» WHAT THE TASK REQUIRES: From the text on the Boing channel, extract word for word the passage that starts with the words "Availability" and ends with "from other producers.".

Boing
- Country: South Africa
- Broadcast area: Africa
- Headquarters: Cape Town

Programming
- Language: English
- Picture format: 576i SDTV

Ownership
- Parent: Warner Bros. Discovery EMEA
- Sister channels: Cartoon Network Cartoonito TNT Discovery Channel Investigation Discovery Real Time TLC Food Network Travel Channel

History
- Launched: 30 May 2015; 11 years ago

Availability

Terrestrial
- Azam TV: Channel 221
- StarTimes: Channel 354

= Boing (African TV channel) =

Boing is an African television channel operated by Warner Bros. Discovery through its International unit, which launched on 30 May 2015. A localization of the eponymous Italian television service, the channel airs programming primarily from sister channels Cartoon Network and Boomerang, as well as those from other producers.

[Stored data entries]
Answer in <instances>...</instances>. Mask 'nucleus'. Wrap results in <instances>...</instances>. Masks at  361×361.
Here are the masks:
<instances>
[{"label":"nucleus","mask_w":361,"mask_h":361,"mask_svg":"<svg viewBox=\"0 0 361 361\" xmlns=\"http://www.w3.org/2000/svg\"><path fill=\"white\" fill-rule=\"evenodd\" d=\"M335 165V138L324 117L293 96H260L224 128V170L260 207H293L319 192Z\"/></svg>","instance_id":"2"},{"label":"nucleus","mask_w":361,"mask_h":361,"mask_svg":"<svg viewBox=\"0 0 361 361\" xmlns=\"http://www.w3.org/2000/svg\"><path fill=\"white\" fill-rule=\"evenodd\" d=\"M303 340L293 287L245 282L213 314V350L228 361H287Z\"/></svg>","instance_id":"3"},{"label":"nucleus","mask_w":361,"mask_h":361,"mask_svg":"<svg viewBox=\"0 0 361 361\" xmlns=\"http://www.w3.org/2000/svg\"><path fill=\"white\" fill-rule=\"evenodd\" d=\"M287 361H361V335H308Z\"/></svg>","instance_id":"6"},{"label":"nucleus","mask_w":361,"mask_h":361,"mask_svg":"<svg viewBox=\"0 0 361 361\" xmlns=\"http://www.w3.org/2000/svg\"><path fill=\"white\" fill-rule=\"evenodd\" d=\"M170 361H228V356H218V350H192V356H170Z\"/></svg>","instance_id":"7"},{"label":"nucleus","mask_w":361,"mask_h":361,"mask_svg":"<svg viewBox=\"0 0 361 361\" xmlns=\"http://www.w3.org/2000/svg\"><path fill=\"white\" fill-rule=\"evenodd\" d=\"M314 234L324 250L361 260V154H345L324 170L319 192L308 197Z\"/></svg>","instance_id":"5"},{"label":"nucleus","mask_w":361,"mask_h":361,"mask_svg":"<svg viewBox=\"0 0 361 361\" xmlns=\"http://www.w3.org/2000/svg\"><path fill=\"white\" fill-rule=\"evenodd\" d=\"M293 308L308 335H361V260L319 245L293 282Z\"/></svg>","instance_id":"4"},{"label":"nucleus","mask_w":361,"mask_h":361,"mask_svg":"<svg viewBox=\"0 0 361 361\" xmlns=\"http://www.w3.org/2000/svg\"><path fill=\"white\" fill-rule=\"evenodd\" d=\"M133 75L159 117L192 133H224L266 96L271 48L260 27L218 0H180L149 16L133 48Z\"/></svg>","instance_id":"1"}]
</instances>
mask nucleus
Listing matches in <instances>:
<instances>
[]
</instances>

» COMPLETED EXERCISE:
Availability

Terrestrial
- Azam TV: Channel 221
- StarTimes: Channel 354

= Boing (African TV channel) =

Boing is an African television channel operated by Warner Bros. Discovery through its International unit, which launched on 30 May 2015. A localization of the eponymous Italian television service, the channel airs programming primarily from sister channels Cartoon Network and Boomerang, as well as those from other producers.